Your assignment: In the entries below, begin at the line that has "Pembalap senior, Rey" and stop after the line that has "Converse - CHUCK"; output those lines exactly, leaving out pictures.

Data for this exercise:
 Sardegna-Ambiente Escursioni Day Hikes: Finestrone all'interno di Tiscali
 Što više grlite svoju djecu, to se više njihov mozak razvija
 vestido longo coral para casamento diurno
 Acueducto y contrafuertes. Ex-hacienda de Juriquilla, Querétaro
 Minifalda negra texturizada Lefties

--

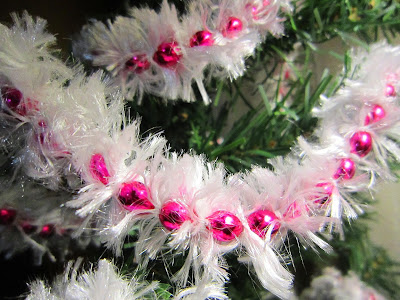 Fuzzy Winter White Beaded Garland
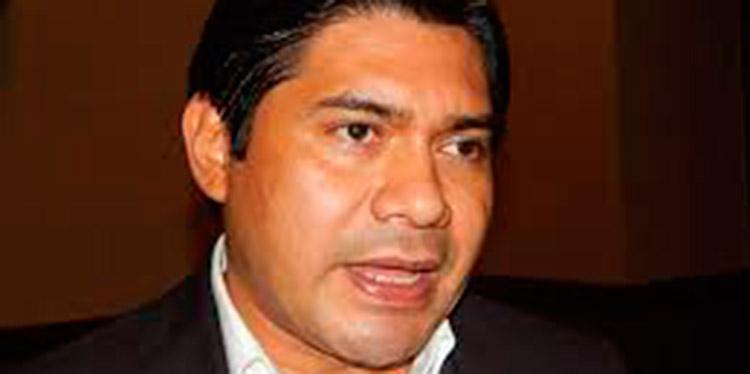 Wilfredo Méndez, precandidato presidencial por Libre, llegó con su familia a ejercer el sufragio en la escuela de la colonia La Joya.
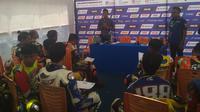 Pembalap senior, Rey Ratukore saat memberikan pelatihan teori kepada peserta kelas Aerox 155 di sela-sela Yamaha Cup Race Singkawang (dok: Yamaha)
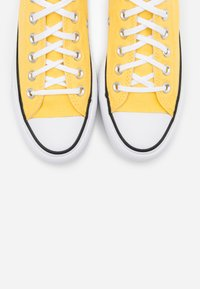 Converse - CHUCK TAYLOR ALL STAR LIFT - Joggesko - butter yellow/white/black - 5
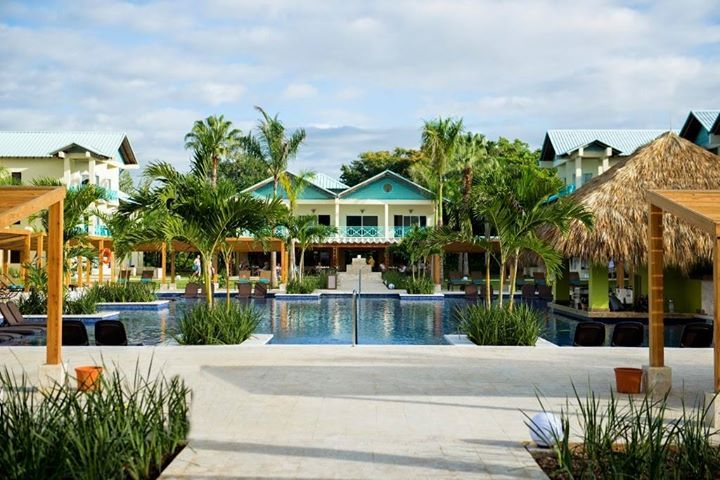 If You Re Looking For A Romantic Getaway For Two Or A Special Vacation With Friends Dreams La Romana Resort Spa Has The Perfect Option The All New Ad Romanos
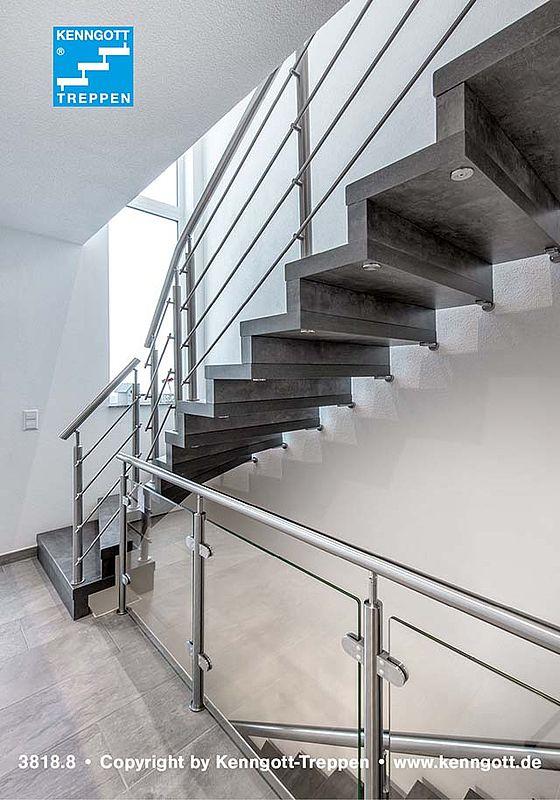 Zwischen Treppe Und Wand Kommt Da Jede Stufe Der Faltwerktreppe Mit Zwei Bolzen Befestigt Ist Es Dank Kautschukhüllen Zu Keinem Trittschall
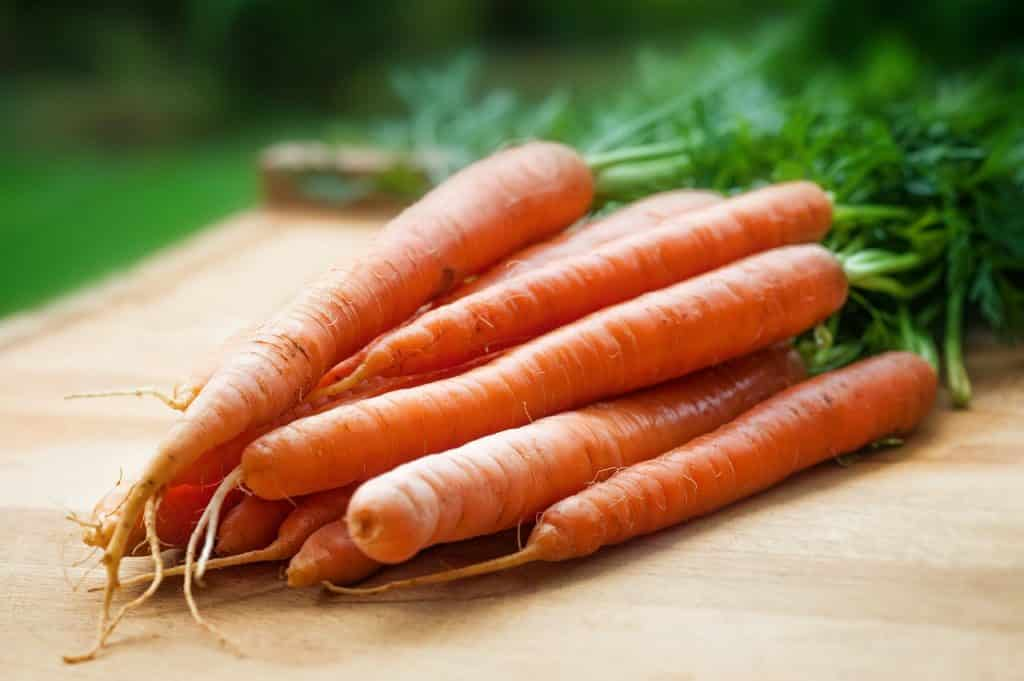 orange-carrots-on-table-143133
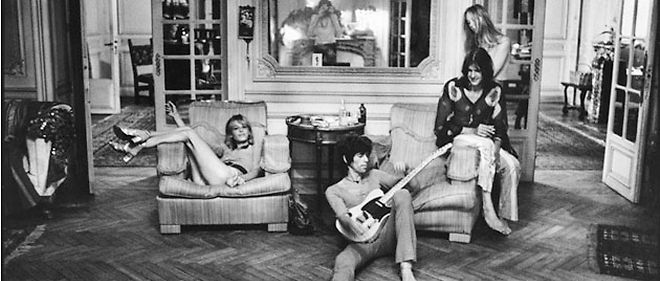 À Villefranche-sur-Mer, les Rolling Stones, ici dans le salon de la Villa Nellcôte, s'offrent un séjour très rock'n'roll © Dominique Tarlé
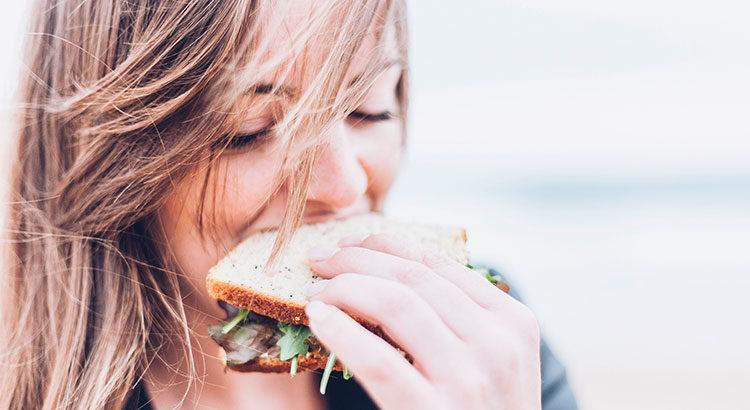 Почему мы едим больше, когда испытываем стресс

Finished exercise:
 Pembalap senior, Rey Ratukore saat memberikan pelatihan teori kepada peserta kelas Aerox 155 di sela-sela Yamaha Cup Race Singkawang (dok: Yamaha)
 Converse - CHUCK TAYLOR ALL STAR LIFT - Joggesko - butter yellow/white/black - 5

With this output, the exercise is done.